Free cash flow fell to negative CHF 744.2 million in the first six months of the year, compared with negative CHF 384.7 million a year earlier.
The net cash position swung to negative CHF 406.8 million at the end of June from CHF 368 million at the end of 2024.
Revenue rose to CHF 1.4 billion from CHF 1.3 billion a year earlier. Earnings before interest and taxes increased to CHF 36.9 million from CHF 28.2 million.
The EBIT margin improved to 2.6% from 2.2%. Net profit was CHF 30.9 million, up 12% from CHF 27.5 million in the first half of 2024.
The Swiss train manufacturer said supply chain disruptions linked to flooding in Switzerland, Austria and Spain in 2024 continued to affect deliveries, with 40 suppliers in Valencia hit particularly hard.
Stadler is carrying out a catch-up program, while negotiations with insurers remain unresolved.
Weak economic conditions in Germany also weighed on operations. Stadler signed a collective labor agreement in April securing its Berlin Pankow plant until 2032, with employment guaranteed until 2029.
New orders totaled CHF 1.7 billion, down from CHF 2.5 billion a year earlier, when the company booked a large contract in Saudi Arabia. The order backlog stood at CHF 29.4 billion at mid-year.
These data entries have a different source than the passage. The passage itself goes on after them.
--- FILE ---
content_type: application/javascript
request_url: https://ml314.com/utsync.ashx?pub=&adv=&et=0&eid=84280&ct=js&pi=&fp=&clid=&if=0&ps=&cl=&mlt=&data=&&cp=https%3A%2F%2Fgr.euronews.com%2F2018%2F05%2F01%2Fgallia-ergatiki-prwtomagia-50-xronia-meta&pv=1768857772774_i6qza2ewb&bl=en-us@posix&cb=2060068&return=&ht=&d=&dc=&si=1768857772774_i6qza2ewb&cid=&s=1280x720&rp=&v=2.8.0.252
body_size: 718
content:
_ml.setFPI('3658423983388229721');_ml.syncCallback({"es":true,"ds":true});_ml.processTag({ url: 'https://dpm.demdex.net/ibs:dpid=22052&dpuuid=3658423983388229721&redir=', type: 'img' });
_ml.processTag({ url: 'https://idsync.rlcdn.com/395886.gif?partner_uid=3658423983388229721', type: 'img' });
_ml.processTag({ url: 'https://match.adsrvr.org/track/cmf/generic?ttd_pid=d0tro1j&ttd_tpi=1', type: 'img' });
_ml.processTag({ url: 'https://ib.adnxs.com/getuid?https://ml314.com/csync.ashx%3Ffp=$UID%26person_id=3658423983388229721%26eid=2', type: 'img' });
By June, Stadler had sold 301 trains with alternative drive technology, accounting for about half of all such deliveries in Europe.
In April, Deutsche Bahn Regio ordered 19 battery-electric units for central Thuringia, and France’s Région Sud ordered eight hybrid units to replace diesel trains.
The Rolling Stock division posted revenue of CHF 1.1 billion, up 9% from a year earlier. Service & Components revenue rose 17% to CHF 270.7 million, while Signalling revenue fell to CHF 21.9 million from CHF 42.3 million despite higher order intake.
Stadler confirmed its outlook for 2025, forecasting revenue growth of more than 10% from last year and an EBIT margin between 4% and 5%. It said revenue is expected to exceed CHF 5 billion in 2026, supported by CHF 250 million in investments in production capacity this year.